Leaders of the three largest seed and chemical companies say it’s technologically possible to reduce farming’s environmental footprint while feeding a growing global population, but they worry policymakers and regulators will stand in the way. 

“I'm completely convinced that we have all of the technology and innovation, either with us today, and are coming soon, so we can feed 10 billion people, probably on less land than we even have today,” said Liam Condon, president of Bayer’s crop science division. 

“The big issue is will this innovation be allowed,” he continued. 

Condon said there were three critical types of technology for increasing food production and reducing agriculture's environmental impact: gene editing for seeds; synthetic biology to enable microbes to help plants fix their own nitrogen, reducing the need for fertilizer; and digital tools to increase the use of precision agriculture.

Condon was speaking on a panel with fellow agribusiness executives, including CEOs of Corteva Agriscience and Syngenta, at the annual World Food Prize symposium in Des Moines, Iowa. 

The United Nations projects the global population will grow from 7.7 billion in 2019 to 8.5 billion in 2030 and 9.7 billion in 2050. 

Another panelist, Chris Nelson, president and CEO of Kemin Industries, a global food ingredient manufacturer based in Des Moines, expressed concern that regulatory barriers would prevent farmers from increasing production sufficiently on a global basis.

“The problem is our political and regulatory institutions,” he said. The industry “can no longer sit by and only develop the technology.”

The Department of Agriculture has been struggling for years with how to streamline its regulatory process for biotech plants in order to accelerate the commercialization of gene-edited crop traits. 

Biotech companies say the Trump administration's latest proposal to overhaul USDA's regulations would still slow the commercialization of many gene-edited products. But groups representing grain traders, food processors and restaurant chains have told USDA the changes would go too far and could lead to trade disruptions and undermine consumer confidence. 

Syngenta CEO Erik Fyrwald said seed companies must help farmers adapt to climate change, noting recent droughts as well as severe weather events. “And we have to do that with technology, and we have to do that with agronomic advice and digital tools,” he said. 

Erik Fyrwald

Erik Fyrwald, Syngenta

“But we need science-based regulatory processes around the world so we can keep bringing better and better technology to help farmers deal with climate change.” 

He also said agricultural technology companies need to work together globally with farmers as well as food companies and consumers to increase yields and reduce waste with the goal to “be able to feed the world with less land.” That, in turn, will discourage deforestation, a major source of greenhouse gas emissions, and encourage planting of new forests, he said. 

Syngenta on Tuesday announced the company would invest $2 billion over the next five years to help farmers deal with threats posed by climate change. The company's goal is to take to market at least two technological breakthroughs a year. Syngenta also pledged to halve the carbon intensity of its operations by 2030 to meet targets set by the Paris climate agreement. 

Scientists say agriculture could play a major role in addressing climate challenges.
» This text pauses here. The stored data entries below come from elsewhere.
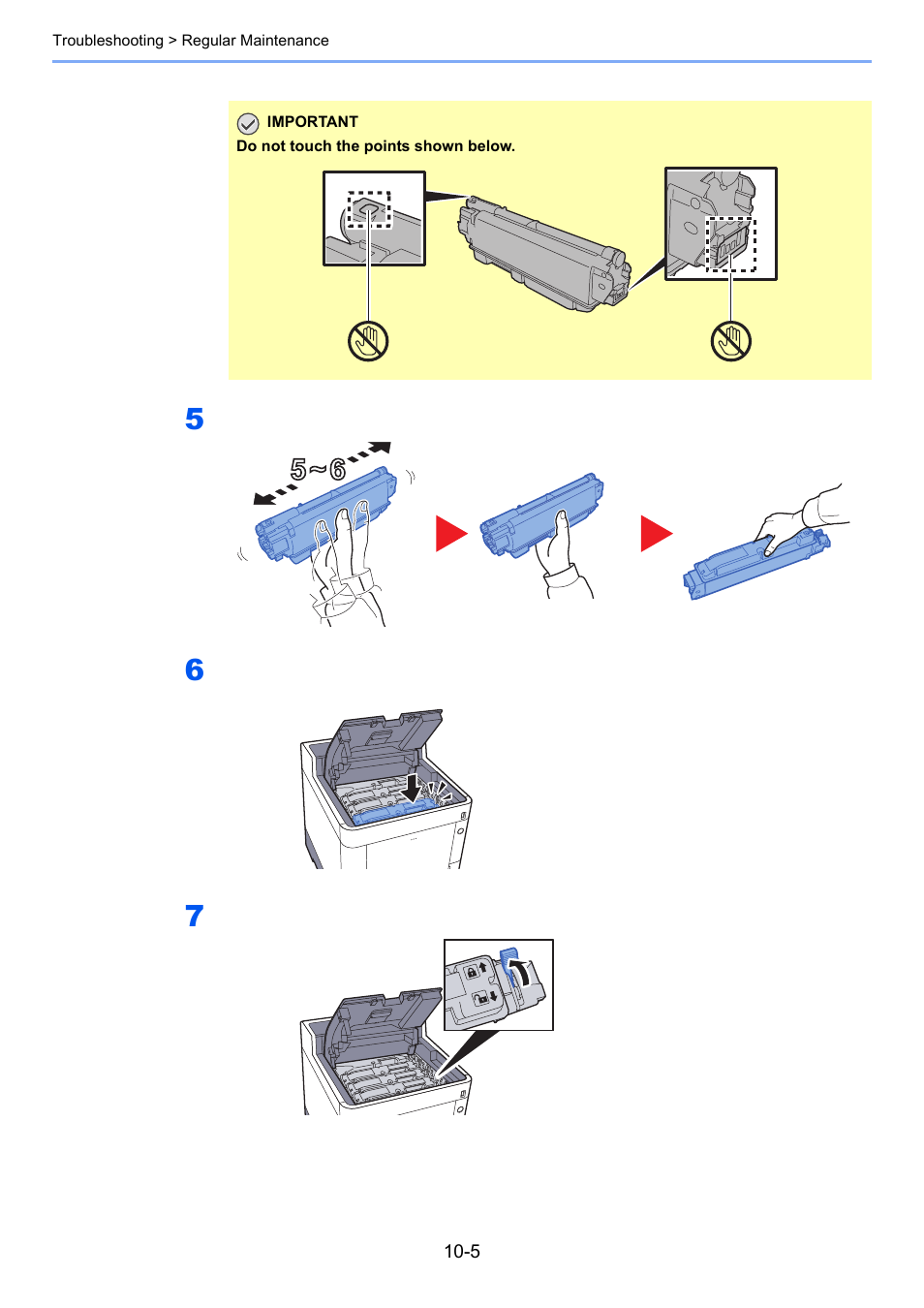 Troubleshooting > Regular Maintenance

IMPORTANT
Do not touch the points shown below.

5

5～6

6

7

10-5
A plan for addressing climate change published in the journal Nature Climate Change says land use and agriculture could become carbon neutral by 2040 and a net carbon sink by 2050 through changes in how crops and livestock are produced and by reducing deforestation and planting new forests. Increasing carbon sequestration on croplands could offset the entire greenhouse gas emissions of India. Restoring forests, drained peatlands and coastal mangroves in tropical countries would offset the equivalent of China's emissions, the study said. 

Corteva CEO Jim Collins echoed the concern about regulatory barriers to biotechnology, but he also suggested that consumers need to be sold on its benefits. 
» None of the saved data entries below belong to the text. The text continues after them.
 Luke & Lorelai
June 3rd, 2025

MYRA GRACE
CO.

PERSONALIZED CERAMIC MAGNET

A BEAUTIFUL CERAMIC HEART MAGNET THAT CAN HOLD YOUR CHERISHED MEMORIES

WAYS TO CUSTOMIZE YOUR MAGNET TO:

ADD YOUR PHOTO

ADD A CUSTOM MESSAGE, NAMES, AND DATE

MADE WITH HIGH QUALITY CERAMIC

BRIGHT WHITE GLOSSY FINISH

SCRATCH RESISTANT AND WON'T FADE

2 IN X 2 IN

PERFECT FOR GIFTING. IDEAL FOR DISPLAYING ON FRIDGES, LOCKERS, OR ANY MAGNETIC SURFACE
Corteva and other companies want to “learn from some of the mistakes we made in the past around GMOs and GM technology,” he said, suggesting that one of the selling points of biotechnology is how gene editing crops could help reduce greenhouse gas emissions. 

Corteva is developing a gene-edited variety of rice that can be dry-seeded, reducing methane emissions from rice paddies. The methane, one of the most potent greenhouse gases, is produced by bacteria in waterlogged fields. 

Collins announced a $500,000 “Climate Positive Challenge” fund that Corteva will use to make payments for experimental practices that can reduce greenhouse gas emissions. The first grants will be made in 2020. Farmers who get the money will have to be willing to serve as “missionaries” to talk about their results to other farmers. 

Collins said in an interview that Corteva is looking for farmers — he described them as “heroes” - to reward for early adoption of climate-friendly practices. It’s not clear yet how the farmer’s practices will be evaluated, but Corteva will probably use some outside consultants to review the growers’ results. 

Corteva will be soliciting farmers outside the United States as well but hasn’t decided on how many grants will be made or how large they will be. The company wants to first see how much demand there is for the money and evaluate the applications, he said.